I'm so in love with buridibud (buribod, baradibud; vegetables and root crop stew) that I always cook/consume this authentic Ilokano dish--as often as when I came upon any available ingredients in my regular forays in the veggie/wet local markets. Especially when it's alukon season, I always make a buridibod with alukon flowerettes and other greens like marunggay leaves and pechay (especially the small murumor ones, pechay sowed and grown like seedlings; or petchay with flowers).
And it's also perfect with young/immature marunggay pod or fruit (more popularly known as "drumstick" elsewhere outside the Philippines, especially in India).
I was a bit lucky that market day because aside from the abundance of marunggay pods and camotes, I also chanced upon heaps of shucked and dried small freshwater clam meat; and in the fish section, a bountiful supply of one of the fish I love--malaga (rabbitfish; rare and pricey in this parts).
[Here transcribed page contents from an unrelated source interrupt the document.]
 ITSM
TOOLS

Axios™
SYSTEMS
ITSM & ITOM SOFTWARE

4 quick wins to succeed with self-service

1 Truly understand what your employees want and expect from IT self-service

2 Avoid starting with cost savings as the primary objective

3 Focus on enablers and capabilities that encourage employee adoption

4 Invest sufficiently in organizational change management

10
The dried clam meat is from the tukmem (or bennek, or dukkiang). It's called "narnar" in Cagayan (also called "gasagas" or "ginasagas" owing to the process of how it was shucked from its shell, using a bigao-like bamboo strainer similar to "karadikad"). It's usually added to dinengdeng, or made into a delicious ukoy (fritter or patty).
|A close-up look at the "narnar"|
|Malaga fish to be grilled|
These would be great for my buridibod! The malaga will be grilled a put atop a narnar-suffused buridibud!
|Camote and marunggay pod (fruit)|
|This is how I "muri" or prepare the marunggay pods.|
|The grilled malaga|
As with my other versions of buridibod, I boil bugguong first, and then put in the camote, and the marunggay pods after the camote is slightly cooked. (You can lightly mash some of the tender camote cubes if you want a more pulpy and sweeter broth.) The pods should not be overcooked. Next, I put in the the "narnar," and a few minutes before serving I put atop the grilled malaga. (You can put the fish earlier as in other sagpaw, but malaga is very delicate in that its flesh will become "maburbor" (disintegrated) if it's cooked for quite a longer time.)